Recently I took a very interesting JavaScript quiz from Perfection Kills. I want to share my answers here.
(function(){
return typeof arguments;
})();
a) "object" b) "array" c) "arguments" d) "undefined"
Answer: a
The arguments object is a local variable available within all functions. Please check out the explanation on MDN.
var f = function g(){ return 23; };
typeof g();
a) "number" b) "undefined" c) "function" d) Error
Answer: d
The function statement function g(...) {...} is shorthand for var g = function g(...) {...};
The function g has been assigned to the var f. So both g and g() are not defined.
(function(x){
delete x;
return x;
})(1);
a) 1 b) null c) undefined d) Error
Answer: a
The delete operator removes a property from an object. You cannot delete arguments inside a function. Please check out the explanation on MDN.
var y = 1, x = y = typeof x; x;
a) 1 b) "number" c) undefined d) "undefined"
Answer: d
The statement equals the following:
var y = 1;
y = typeof x; // “undefined”
x = y; // “undefined”
(function f(f){
return typeof f();
})(function(){ return 1; });
a) "number" b) "undefined" c) "function" d) Error
Answer: a
First of all, we pass a function var f = function f() {...} to a self-executing function (function g(f){...})(f);
Secondly, within the function g, we execute f(), which returns 1;
Finally, return typeof 1. So it's a "number".
var foo = {
bar: function() { return this.baz; },
baz: 1
};
(function(){
return typeof arguments[0]();
})(foo.bar);
a) "undefined" b) "object" c) "number" d) "function"
Answer: a
Same as previous question, we pass in a function. So arguments0 equals foo.bar(). But when foo.bar() executes, this refers to window object or globe object. So it returns undefined. Then again typeof undefined = "undefined".
var foo = {
bar: function(){ return this.baz; },
baz: 1
}
typeof (f = foo.bar)();
a) "undefined" b) "object" c) "number" d) "function"
Answer: a
Same reason as previous question. foo.bar() returns undefined. typeof undefined = "undefined".
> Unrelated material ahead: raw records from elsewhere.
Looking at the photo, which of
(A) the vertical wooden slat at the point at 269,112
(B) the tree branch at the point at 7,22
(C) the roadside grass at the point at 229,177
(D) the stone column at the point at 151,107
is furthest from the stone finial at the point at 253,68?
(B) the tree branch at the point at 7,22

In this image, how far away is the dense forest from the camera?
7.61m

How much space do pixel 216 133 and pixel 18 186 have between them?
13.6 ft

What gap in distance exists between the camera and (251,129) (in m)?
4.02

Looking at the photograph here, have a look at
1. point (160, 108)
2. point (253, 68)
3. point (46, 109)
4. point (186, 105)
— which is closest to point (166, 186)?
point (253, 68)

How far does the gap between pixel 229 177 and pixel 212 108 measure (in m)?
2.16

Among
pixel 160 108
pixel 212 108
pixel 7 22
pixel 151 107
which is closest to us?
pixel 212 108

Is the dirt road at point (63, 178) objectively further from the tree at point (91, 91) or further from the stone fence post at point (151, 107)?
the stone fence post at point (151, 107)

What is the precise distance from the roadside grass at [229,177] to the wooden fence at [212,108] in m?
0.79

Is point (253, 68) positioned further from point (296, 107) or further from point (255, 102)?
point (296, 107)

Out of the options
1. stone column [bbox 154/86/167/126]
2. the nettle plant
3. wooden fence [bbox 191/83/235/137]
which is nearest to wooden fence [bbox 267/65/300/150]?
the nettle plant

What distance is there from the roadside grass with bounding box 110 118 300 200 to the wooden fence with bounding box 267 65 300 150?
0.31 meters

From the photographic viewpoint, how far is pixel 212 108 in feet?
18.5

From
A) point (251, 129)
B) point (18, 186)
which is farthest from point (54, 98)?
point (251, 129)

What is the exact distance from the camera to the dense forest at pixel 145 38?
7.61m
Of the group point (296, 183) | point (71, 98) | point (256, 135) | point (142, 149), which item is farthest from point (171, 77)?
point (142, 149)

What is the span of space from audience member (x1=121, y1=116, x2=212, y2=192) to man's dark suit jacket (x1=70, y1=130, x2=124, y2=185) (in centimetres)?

var f = (function f(){ return "1"; }, function g(){ return 2; })();
typeof f;
a) "string" b) "number" c) "function" d) "undefined"
Answer: b
The question could be simplified as follow:
var a = (1, 2); a equals 2;
var a = (1,2,3); a equals 3;
var a = (1,2,3, ..., n); a equals n;
var x = 1;
if (function f(){}) {
x += typeof f;
}
x;
a) 1 b) "1function" c) "1undefined" d) NaN
Answer: c
The argument in if statement is a function expression, which is true. But "f" doesn't make a function declaration. So "f" doesn't enter the scope, which means there is no f() defined in scope.
var x = [typeof x, typeof y][1]; typeof typeof x;
a) "number" b) "string" c) "undefined" d) "object"
Answer: b
typeof typeof x. This always return "string". Please check out the explanation on MND.
(function(foo){
return typeof foo.bar;
})({ foo: { bar: 1 } });
a) "undefined" b) "object" c) "number" d) Error
Answer: a
This is a tricky one. "foo" is confusing here. We can make it a bit clear:
(function(obj){
return typeof obj.foo.bar;
})({ foo: { bar: 1 } });
(function f(){
function f(){ return 1; }
return f();
function f(){ return 2; }
})();
a) 1 b) 2 c) Error (e.g. "Too much recursion") d) undefined
Answer: b
The second f() overrides the body. When execute f(), it returns 2.
function f(){ return f; }
new f() instanceof f;
a) true b) false
Answer: b
'new' returns an instance of the class, unless the function that defines the class returns something else that is an object. So in this case, new f() just returns the function f itself and not an instance of it.
with (function(x, undefined){}) length;
a) 1 b) 2 c) undefined d) Error
Answer: b
Length is a property of a function object, and indicates how many arguments the function expects. Please check out the explanation on MDN.